Saipan Municipality, MP FIPS 69110
~20 ICE beds within the larger DOC (avg. daily ~18-21 total; ~11 ICE in early 2026)
Bed capacity
Operator: CNMI Department of Corrections (Commonwealth government)

Overview

The CNMI Department of Corrections (DOC) in Susupe, Saipan is the only ICE detention facility in the Commonwealth of the Northern Mariana Islands and the only contract detention site in the territory. It is a Commonwealth-government jail (the Vincente Taman Seman building) that holds local pretrial detainees and sentenced inmates alongside a small number of ICE administrative detainees. ICE’s San Francisco Field Office holds custodial authority; the local ICE/ERO presence is the Saipan ERO Sub-Office, (670) 237-6000.

This is a coverage gap in the detention pipeline — CNMI had no prior KB entry — and it is a genuinely small operation: ICE has explicitly said it has no plans to build a dedicated detention center in the CNMI. People held by ICE longer than ~12 hours are transferred to this DOC facility in Susupe rather than to any standalone ICE site.

Facility Details

  • Operator: CNMI Department of Corrections (governmental); ICE custodial authority via San Francisco Field Office
  • Location: Vincente Taman Seman building, Susupe, Saipan; P.O. Box 506506, Saipan, MP 96950
  • ICE bed space: ~20 beds set aside for ICE under the intergovernmental agreement
  • Population (Vera/locator data, 2026): average daily ~18-21, average length of stay ~40 days; up from ~4/day in 2022
  • ICE detainees (early 2026): ~11, per DOC Commissioner Anthony Torres
  • Contract: Intergovernmental agreement between CNMI DOC and DHS, effective April 20, 2011, covering bed space, intake/discharge, basic needs, medical, transportation, financial liability, and office space for ICE officials at the Saipan facility
  • Classification: county jail / dual-use criminal + ICE administrative detention
  • History: Began holding migrant detainees during the 2009-onward federalization; ceased migrant detention ~2013; resumed amid the post-2025 national enforcement surge

Why It Matters

This is the federal immigration detention chokepoint for an entire U.S. commonwealth with a uniquely large guest-worker (CW-1) and tourist population.

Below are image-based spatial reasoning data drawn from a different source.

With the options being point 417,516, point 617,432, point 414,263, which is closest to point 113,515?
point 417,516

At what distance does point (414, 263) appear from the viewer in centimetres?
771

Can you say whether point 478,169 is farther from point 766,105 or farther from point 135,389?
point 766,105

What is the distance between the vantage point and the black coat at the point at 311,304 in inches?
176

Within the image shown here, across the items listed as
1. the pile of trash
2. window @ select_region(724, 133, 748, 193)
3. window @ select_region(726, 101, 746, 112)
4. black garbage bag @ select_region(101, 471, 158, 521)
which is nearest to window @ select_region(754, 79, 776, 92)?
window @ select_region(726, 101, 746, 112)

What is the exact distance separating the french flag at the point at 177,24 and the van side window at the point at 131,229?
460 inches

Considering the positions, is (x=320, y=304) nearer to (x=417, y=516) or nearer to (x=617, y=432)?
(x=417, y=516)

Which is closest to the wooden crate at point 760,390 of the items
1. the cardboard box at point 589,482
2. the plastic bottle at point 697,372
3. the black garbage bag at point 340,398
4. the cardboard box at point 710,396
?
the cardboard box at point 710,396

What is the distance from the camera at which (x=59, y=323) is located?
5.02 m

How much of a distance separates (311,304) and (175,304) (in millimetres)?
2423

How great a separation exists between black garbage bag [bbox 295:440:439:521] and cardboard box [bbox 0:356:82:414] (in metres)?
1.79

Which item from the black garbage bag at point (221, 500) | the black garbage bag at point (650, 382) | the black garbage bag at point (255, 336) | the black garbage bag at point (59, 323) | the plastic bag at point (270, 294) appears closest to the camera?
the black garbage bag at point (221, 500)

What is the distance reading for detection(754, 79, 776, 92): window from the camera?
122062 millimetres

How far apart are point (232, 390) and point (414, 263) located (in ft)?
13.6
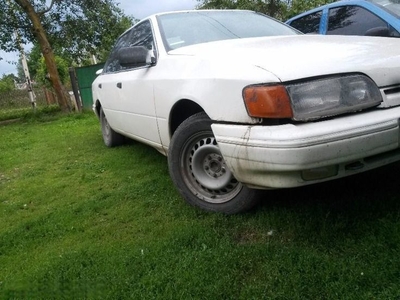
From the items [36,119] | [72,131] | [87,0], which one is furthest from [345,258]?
[87,0]

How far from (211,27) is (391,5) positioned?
8.04 ft

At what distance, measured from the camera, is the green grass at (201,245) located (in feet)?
6.33

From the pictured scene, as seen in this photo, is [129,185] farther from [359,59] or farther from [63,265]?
[359,59]

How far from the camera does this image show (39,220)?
3.06 m

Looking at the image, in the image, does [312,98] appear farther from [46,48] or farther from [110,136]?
[46,48]

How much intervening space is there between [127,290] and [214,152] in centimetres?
104

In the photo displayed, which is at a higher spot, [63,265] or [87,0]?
[87,0]

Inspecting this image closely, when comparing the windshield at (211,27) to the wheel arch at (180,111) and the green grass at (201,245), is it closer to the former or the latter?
the wheel arch at (180,111)

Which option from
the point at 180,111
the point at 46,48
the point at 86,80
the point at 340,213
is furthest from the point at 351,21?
the point at 46,48

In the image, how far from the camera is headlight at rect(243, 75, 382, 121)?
79.5 inches

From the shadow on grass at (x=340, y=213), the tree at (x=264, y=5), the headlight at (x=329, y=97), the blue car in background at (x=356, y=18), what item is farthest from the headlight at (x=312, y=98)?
the tree at (x=264, y=5)

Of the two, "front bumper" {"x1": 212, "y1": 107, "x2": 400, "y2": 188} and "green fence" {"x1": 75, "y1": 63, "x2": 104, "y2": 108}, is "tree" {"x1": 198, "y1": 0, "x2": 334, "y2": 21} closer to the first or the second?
"green fence" {"x1": 75, "y1": 63, "x2": 104, "y2": 108}

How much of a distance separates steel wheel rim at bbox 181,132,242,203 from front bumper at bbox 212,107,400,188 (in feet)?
1.33

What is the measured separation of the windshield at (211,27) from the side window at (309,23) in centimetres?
159
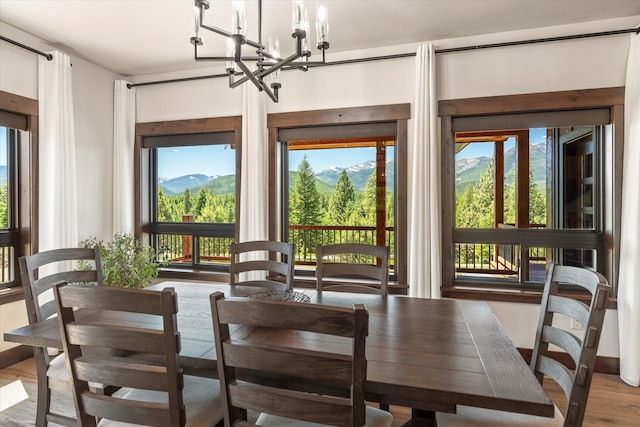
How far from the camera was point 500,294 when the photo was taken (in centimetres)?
322

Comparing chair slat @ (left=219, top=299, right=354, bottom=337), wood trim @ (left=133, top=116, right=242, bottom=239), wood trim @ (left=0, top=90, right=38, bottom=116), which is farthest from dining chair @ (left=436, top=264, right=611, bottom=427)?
wood trim @ (left=0, top=90, right=38, bottom=116)

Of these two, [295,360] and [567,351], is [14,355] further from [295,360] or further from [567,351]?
[567,351]

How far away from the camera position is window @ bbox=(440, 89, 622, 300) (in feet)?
10.1

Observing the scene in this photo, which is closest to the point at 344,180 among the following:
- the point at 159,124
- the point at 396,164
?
the point at 396,164

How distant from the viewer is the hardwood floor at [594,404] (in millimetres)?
2324

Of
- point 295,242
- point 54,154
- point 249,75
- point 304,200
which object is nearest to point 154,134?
point 54,154

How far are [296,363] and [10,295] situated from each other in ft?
10.5

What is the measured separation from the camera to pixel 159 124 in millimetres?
4105

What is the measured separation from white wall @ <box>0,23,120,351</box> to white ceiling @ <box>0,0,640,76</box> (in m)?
0.23

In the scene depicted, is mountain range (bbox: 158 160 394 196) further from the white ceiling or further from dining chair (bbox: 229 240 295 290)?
dining chair (bbox: 229 240 295 290)

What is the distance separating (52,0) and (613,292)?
482cm

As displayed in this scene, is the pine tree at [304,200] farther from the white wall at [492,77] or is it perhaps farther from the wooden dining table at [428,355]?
the wooden dining table at [428,355]

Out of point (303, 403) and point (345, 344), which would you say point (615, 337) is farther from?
point (303, 403)

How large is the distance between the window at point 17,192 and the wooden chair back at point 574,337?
387cm
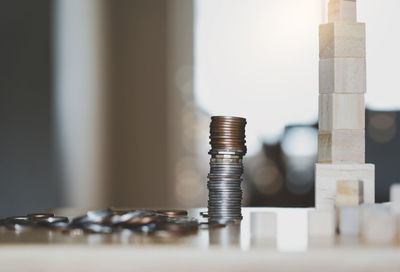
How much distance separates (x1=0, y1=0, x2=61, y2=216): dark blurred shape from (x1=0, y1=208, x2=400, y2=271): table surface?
234cm

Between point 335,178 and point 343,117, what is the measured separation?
6.7 inches

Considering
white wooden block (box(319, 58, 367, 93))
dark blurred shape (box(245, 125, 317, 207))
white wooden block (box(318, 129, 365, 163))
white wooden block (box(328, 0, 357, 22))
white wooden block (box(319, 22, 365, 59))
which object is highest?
white wooden block (box(328, 0, 357, 22))

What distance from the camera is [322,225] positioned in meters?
1.25

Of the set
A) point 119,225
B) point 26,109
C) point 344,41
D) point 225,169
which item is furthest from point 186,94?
point 119,225

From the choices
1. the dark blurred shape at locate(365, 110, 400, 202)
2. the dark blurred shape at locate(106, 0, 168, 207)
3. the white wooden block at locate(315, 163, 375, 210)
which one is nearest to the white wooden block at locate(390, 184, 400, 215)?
the white wooden block at locate(315, 163, 375, 210)

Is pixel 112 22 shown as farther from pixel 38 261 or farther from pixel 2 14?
pixel 38 261

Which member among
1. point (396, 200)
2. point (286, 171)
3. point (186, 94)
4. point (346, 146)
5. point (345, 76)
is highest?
point (186, 94)

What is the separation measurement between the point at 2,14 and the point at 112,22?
1.11 m

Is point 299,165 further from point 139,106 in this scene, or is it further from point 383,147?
point 139,106

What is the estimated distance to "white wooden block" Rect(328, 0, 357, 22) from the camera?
61.2 inches

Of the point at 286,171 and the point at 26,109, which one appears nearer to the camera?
the point at 26,109

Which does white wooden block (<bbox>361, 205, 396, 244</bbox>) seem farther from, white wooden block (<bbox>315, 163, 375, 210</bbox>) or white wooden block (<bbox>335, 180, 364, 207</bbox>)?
white wooden block (<bbox>315, 163, 375, 210</bbox>)

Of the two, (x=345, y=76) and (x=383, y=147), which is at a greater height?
(x=345, y=76)

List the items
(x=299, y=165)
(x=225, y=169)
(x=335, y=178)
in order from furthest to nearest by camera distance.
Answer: (x=299, y=165)
(x=225, y=169)
(x=335, y=178)
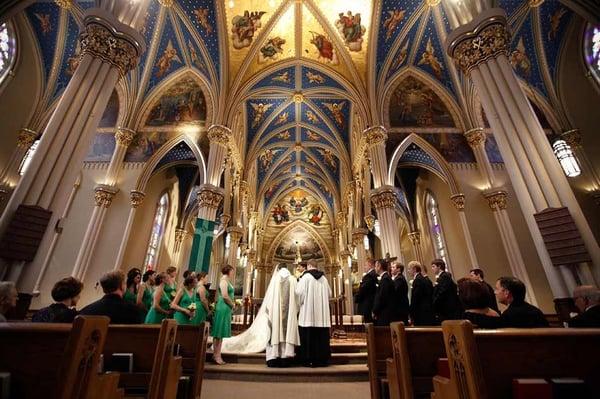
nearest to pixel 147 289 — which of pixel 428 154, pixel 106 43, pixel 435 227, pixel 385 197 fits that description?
pixel 106 43

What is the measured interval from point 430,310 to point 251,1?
11.9 m

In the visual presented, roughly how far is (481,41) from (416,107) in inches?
258

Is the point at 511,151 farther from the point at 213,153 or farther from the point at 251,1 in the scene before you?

Even at single-digit-to-low-double-digit ICE headcounts, it is the only place in the CNMI where ICE detainees are held, and its average daily population roughly quintupled from 2022 (~4) to 2026 (~18-21) as national detention hit record highs (>73,400 nationwide on a single day in mid-January 2026). The same facility was the subject of a June 2025 CNMI Advisory Committee (USCCR) report on healthcare access in the territory’s justice system, raising standing concerns about conditions in a remote, single-jail jurisdiction.

CNMI Immigration Context (do not apply mainland assumptions)

The CNMI controlled its own immigration until the Consolidated Natural Resources Act of 2008 (CNRA) extended most U.S. immigration law to the islands; the transition period (begun Nov. 28, 2009) now runs through Dec. 31, 2029. A CNMI-only transitional worker visa (CW-1) supports the labor force, with the cap shrinking to 8,000 (FY2026) and 5,000 (FY2029) before the program sunsets. ICE/CBP/HSI presence in the islands is tied to this transition and to the Marianas’ role as an Asia-facing transit point (see the overview note and the HSI Mariana Islands BEST task force).

Known Detainee Cases (2025-2026)

  • George Delos Santos (Philippines): arrested by ICE on Aug. 27, 2025; a convicted child sex offender (30-year CNMI sentence), held at CNMI DOC pending removal.
  • Lijie Cui: arrested Jan. 13, 2026 for allegedly overstaying an E-2C CNMI long-term investor visa; held at CNMI DOC in Susupe and sought temporary release amid removal proceedings.